Chapter 4

Cognitive Architectures

4.1 Introduction

The previous chapters established the theoretical foundations: structured representation (Language of Thought) and transparency mechanisms. This chapter surveys cognitive architectures — computational frameworks that organize perception, reasoning, and action into unified systems.

A cognitive architecture is more than a collection of algorithms; it is a theory of how intelligent behavior is organized. We examine classical architectures, extract common principles, and develop a synthesis suitable for modern AI systems.

4.2 What is a Cognitive Architecture?

4.2.1 Definition

Definition 4.1 (Cognitive Architecture): A cognitive architecture is a specification of:

The structure of memory systems
The representation of knowledge
The mechanisms of reasoning
The interface between perception and cognition
The interface between cognition and action
The control of processing (what happens when)

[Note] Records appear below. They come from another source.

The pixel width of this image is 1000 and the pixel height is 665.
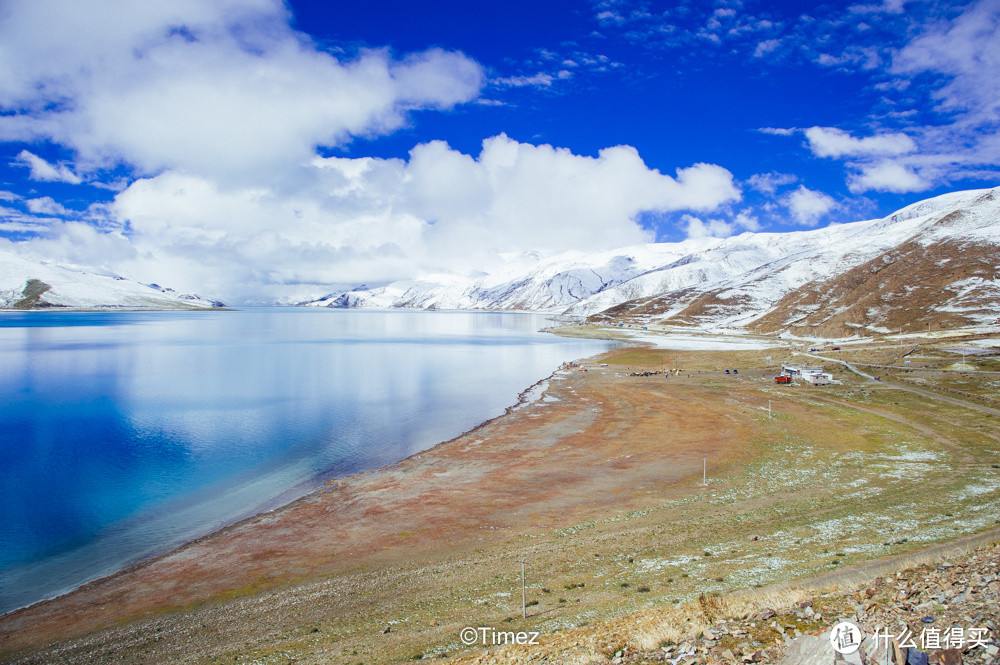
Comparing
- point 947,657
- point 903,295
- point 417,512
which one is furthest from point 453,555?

A cognitive architecture provides the fixed structure within which specific knowledge and skills are acquired.

4.2.2 Architecture vs. Knowledge

Architecture is what remains constant across different tasks and domains — the "hardware" of the mind.

Knowledge is what varies — the "software" loaded into the architecture.

This distinction mirrors computer science: the CPU architecture is fixed, programs vary.

4.2.3 Levels of Analysis

Marr (1982) distinguished three levels:

Computational: What problem is being solved?
Algorithmic: What representations and algorithms are used?
Implementational: How is it realized in hardware/wetware?

Cognitive architectures operate primarily at the algorithmic level, with implications for both computational and implementational levels.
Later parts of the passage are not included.